▸ **Set problem**
Copy each of the following lines word for word, keeping their original order.

+++ Dataset extract +++

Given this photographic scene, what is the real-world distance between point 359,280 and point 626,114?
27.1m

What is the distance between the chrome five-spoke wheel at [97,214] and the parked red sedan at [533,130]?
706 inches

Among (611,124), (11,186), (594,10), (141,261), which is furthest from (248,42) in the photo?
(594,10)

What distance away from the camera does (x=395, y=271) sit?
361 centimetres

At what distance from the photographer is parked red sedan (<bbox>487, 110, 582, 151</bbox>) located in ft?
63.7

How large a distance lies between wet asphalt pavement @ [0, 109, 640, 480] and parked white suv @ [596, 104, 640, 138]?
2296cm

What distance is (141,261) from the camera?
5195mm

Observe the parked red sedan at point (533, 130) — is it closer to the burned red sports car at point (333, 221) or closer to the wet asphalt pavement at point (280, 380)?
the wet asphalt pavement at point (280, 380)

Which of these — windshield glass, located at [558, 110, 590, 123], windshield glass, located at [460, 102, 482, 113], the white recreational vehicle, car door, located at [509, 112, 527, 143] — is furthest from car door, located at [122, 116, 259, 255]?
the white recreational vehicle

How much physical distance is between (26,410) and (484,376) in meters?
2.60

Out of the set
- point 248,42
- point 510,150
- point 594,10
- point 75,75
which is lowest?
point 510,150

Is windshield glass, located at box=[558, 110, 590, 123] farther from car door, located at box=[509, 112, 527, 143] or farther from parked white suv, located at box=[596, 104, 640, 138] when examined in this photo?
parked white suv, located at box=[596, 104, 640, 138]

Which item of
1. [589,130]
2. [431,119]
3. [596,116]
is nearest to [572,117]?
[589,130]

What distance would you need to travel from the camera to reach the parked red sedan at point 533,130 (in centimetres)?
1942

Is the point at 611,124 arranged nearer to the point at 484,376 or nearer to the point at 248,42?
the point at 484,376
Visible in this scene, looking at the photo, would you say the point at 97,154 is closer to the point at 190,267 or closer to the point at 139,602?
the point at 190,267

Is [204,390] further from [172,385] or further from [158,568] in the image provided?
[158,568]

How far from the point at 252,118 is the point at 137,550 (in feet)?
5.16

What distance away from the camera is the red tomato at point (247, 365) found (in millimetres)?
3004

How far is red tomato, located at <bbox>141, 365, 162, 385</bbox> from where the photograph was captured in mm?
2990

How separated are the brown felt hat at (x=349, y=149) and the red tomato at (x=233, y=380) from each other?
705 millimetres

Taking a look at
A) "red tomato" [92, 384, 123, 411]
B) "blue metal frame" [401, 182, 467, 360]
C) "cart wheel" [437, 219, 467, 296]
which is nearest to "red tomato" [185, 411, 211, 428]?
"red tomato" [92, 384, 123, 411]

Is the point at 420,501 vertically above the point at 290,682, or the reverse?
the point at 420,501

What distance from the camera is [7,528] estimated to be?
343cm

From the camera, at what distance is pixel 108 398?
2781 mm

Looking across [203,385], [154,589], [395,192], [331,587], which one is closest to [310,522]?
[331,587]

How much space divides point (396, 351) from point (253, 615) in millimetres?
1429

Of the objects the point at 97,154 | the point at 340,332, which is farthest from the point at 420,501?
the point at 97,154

+++

▸ **Worked solution**
Given this photographic scene, what is the real-world distance between point 359,280 and point 626,114?
27.1m

What is the distance between the chrome five-spoke wheel at [97,214] and the parked red sedan at [533,130]?
706 inches

Among (611,124), (11,186), (594,10), (141,261), which is furthest from (248,42) in the photo?
(594,10)

What distance away from the camera does (x=395, y=271) sit?
361 centimetres

At what distance from the photographer is parked red sedan (<bbox>487, 110, 582, 151</bbox>) located in ft?
63.7

How large a distance lies between wet asphalt pavement @ [0, 109, 640, 480] and parked white suv @ [596, 104, 640, 138]?
2296cm

What distance is (141,261) from the camera?
5195mm

Observe the parked red sedan at point (533, 130) — is it closer to the burned red sports car at point (333, 221) or closer to the wet asphalt pavement at point (280, 380)?
the wet asphalt pavement at point (280, 380)

Which of these — windshield glass, located at [558, 110, 590, 123], windshield glass, located at [460, 102, 482, 113], the white recreational vehicle, car door, located at [509, 112, 527, 143] — is furthest from car door, located at [122, 116, 259, 255]?
the white recreational vehicle

How much physical distance is between (26,410) and (484,376) in meters?
2.60

Out of the set
- point 248,42
- point 510,150
- point 594,10
- point 75,75
which is lowest?
point 510,150

Is windshield glass, located at box=[558, 110, 590, 123] farther from car door, located at box=[509, 112, 527, 143] or farther from parked white suv, located at box=[596, 104, 640, 138] when examined in this photo?
parked white suv, located at box=[596, 104, 640, 138]

Which item of
1. [589,130]
2. [431,119]
3. [596,116]
is nearest to [572,117]?
[589,130]

What distance would you need to travel from the camera to reach the parked red sedan at point 533,130 (in centimetres)?
1942

Is the point at 611,124 arranged nearer to the point at 484,376 or nearer to the point at 248,42?
the point at 484,376
Visible in this scene, looking at the photo, would you say the point at 97,154 is closer to the point at 190,267 or closer to the point at 139,602?
the point at 190,267

Is [204,390] further from [172,385] or further from [158,568] in the image provided?
[158,568]

How far from the point at 252,118 is the point at 137,550 (in feet)?
5.16

What distance away from the camera is the red tomato at point (247, 365) found (in millimetres)?
3004

How far is red tomato, located at <bbox>141, 365, 162, 385</bbox> from where the photograph was captured in mm?
2990

How separated are the brown felt hat at (x=349, y=149) and the red tomato at (x=233, y=380) from each other?
705 millimetres

Taking a look at
A) "red tomato" [92, 384, 123, 411]
B) "blue metal frame" [401, 182, 467, 360]
C) "cart wheel" [437, 219, 467, 296]
which is nearest to "red tomato" [185, 411, 211, 428]?
"red tomato" [92, 384, 123, 411]

Is the point at 420,501 vertically above the point at 290,682, or the reverse?
the point at 420,501

What distance from the camera is [7,528] estimated to be?
343cm

From the camera, at what distance is pixel 108 398?
2781 mm

Looking across [203,385], [154,589], [395,192], [331,587], which one is closest to [310,522]?
[331,587]

How much space divides point (396, 351) from point (253, 615) in millimetres?
1429

Of the objects the point at 97,154 | the point at 340,332, which is farthest from the point at 420,501?
the point at 97,154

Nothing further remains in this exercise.